Although embarrassing to the victim, it allowed everybody else to laugh together, reinforcing the community. This is also a liminal activity that introduces the new students to the school, a form of initiation. Knowledge is key here; those that know the joke can partake. The seventh graders, who do not know the joke is coming, are the “other”. Once they know, though, the 7th graders become part of the community. A year later, those 7th graders (now 8th graders) can be part of the joke and laugh at the new 7th graders too.

Hazing- skinny dipping naked in fountain

My informant was visiting USC and on the second night of her stay, she went out to find a late night snack. While wandering around campus, she saw a few naked guys, presumably students, jumping around in one of the fountains. They then ran off. She had heard stories of such an act being part of hazing and so attributed the sighting to that.

Seeing that was interesting, she said, because she doesn’t personally see the value in something like hazing but knows it’s important to some fraternities and to some people. To her, though, it was just more evidence of the shallowness and lack of worth of most frats.
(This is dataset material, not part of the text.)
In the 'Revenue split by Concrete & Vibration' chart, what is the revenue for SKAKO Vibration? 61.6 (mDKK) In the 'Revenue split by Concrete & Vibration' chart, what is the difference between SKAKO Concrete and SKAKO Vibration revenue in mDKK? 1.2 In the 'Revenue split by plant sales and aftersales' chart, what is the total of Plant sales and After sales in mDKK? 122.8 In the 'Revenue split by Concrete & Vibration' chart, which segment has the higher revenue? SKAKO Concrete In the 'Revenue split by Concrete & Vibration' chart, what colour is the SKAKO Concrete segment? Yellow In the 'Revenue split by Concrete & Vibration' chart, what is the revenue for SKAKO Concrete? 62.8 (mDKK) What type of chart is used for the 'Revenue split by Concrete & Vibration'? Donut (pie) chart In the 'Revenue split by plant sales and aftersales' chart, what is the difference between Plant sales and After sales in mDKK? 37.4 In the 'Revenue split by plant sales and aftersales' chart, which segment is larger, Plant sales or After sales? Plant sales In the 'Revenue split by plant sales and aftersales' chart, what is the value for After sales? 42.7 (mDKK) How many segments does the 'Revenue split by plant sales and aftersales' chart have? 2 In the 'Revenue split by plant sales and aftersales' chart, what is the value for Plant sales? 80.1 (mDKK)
Hazing rituals have been going on in colleges for decades, and though administrations try to crack down, it always seems to remain. The rituals are usually embarrassing and uncomfortable, as well as sometimes dangerous. I believe their intention is to humble those who want to join the frat so they know their place. And because of their existence, actually being in a frat seems more significant since hazing makes it difficult to join. It makes it seem more exclusive and special. Hazing is also supposed to bond those attempting to join together via their humiliating experience. Personally, though, I’m not sure I see much point to the rituals. Many frat students seem to want to continue the trend only because they had to go through it; performing the ritual on someone else is like a taking back of power, a revenge for what was done to them, but exacted upon someone else. The rituals also often reflect this human desire to have power over others and even to inflict pain upon them, even if it something we generally repress.